I've recently constructed some surreal photographs with inspiration of Dave Mckean, and here they are 
Please, any tips or views are most welcome











Heres my jpgmag and flickr account 
JPG: People: Jack Carvosso
Flickr: JackGC's Photostream


----------



## loopy (Nov 19, 2009)

Very cool. I like both of these, especially the second one.


----------



## JackGC (Nov 19, 2009)

Thanks loopy  I can't wait to print


----------



## Loki (Nov 19, 2009)

very dark, great job


----------



## indeedies (Nov 19, 2009)

Seems like you're a master at the post processing phase of things .  Very cool effects.


----------



## Weaving Wax (Nov 19, 2009)

Awesome! Love #2. #1 reminds me of a drawing I did.


----------



## JackGC (Nov 19, 2009)

I'm glad to see all the positive feedback! thanks everyone


----------



## Mtalicarox (Nov 19, 2009)

Looks great - without going into too much detail - were those actual pictures? and what type of editing did you have to do to get them to look like that?

(i don't want to steal your secrets - hense the not a lot of detail needed - I'm just curious as to how one would create something like that)


----------



## JackGC (Nov 19, 2009)

Mtalicarox said:


> Looks great - without going into too much detail - were those actual pictures? and what type of editing did you have to do to get them to look like that?
> 
> (i don't want to steal your secrets - hense the not a lot of detail needed - I'm just curious as to how one would create something like that)

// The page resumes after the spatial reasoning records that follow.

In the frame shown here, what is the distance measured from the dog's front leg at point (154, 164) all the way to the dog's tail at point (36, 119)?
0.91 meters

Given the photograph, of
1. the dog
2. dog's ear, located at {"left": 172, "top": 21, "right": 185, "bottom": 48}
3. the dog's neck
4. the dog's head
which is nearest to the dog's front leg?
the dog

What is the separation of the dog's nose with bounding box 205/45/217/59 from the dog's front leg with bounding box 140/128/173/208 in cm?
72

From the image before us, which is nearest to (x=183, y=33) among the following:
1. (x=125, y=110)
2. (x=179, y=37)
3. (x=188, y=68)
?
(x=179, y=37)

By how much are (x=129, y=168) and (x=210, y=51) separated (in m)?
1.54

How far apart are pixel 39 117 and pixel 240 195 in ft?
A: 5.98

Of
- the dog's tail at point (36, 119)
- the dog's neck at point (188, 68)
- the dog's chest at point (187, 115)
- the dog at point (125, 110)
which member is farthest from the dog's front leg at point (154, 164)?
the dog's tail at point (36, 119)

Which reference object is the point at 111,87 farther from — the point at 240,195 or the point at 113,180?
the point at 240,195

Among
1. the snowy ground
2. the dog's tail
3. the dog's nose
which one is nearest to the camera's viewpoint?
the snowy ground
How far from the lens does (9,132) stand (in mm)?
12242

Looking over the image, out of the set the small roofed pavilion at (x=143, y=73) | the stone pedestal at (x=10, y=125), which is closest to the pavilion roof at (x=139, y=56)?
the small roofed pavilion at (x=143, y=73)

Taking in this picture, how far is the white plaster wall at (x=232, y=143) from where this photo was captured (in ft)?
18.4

firstly i got a huge knife, and cut my chest open and found some bars there and ... haha i joke i joke.
i used a variety of scans, photographs and photoshop editing  the scans gave the texture and detail


----------



## SrBiscuit (Nov 19, 2009)

very good stuff!
as a big fan of processing, i think these are awesome.
nicely done.


----------



## tday01 (Nov 19, 2009)

Nice Editing... Subject matter...A little on the dark side... Anything you don't want us to know about buried in your back yard?


----------



## taskoni (Nov 19, 2009)

Very nice! Hmmm, I am jealous


----------



## WimFoto (Nov 19, 2009)

in particular i like that crumbled paper background on 2. 
in general, as been said, they are excellent, very crea


----------



## TJ K (Nov 19, 2009)

2 kind of reminds me of some sort of cave man cave painting. Cool stuff.
tj


----------



## Layspeed (Nov 20, 2009)

:thumbsup:  Some skill you have there.


----------



## thebeatles (Nov 20, 2009)

Those are crazy! :thumbup:


----------



## JackGC (Nov 20, 2009)

Wow! thanks for all the comments  
Maybe I should create some more like this!


----------



## yoballer914 (Nov 20, 2009)

Like whats been said, all around cool photos good job! They will look great printed


----------



## Mtalicarox (Nov 27, 2009)

JackGC said:


> Mtalicarox said:
> 
> 
> > Looks great - without going into too much detail - were those actual pictures? and what type of editing did you have to do to get them to look like that?
> ...


 well it looks awesome!


----------



## Rex76 (Nov 28, 2009)

These are NOT the kind of photos I like at all but your technique/skill/creativity is outstanding.


----------



## Provo (Nov 28, 2009)

I like these images it reminds me of a video poster like. Resident evil


----------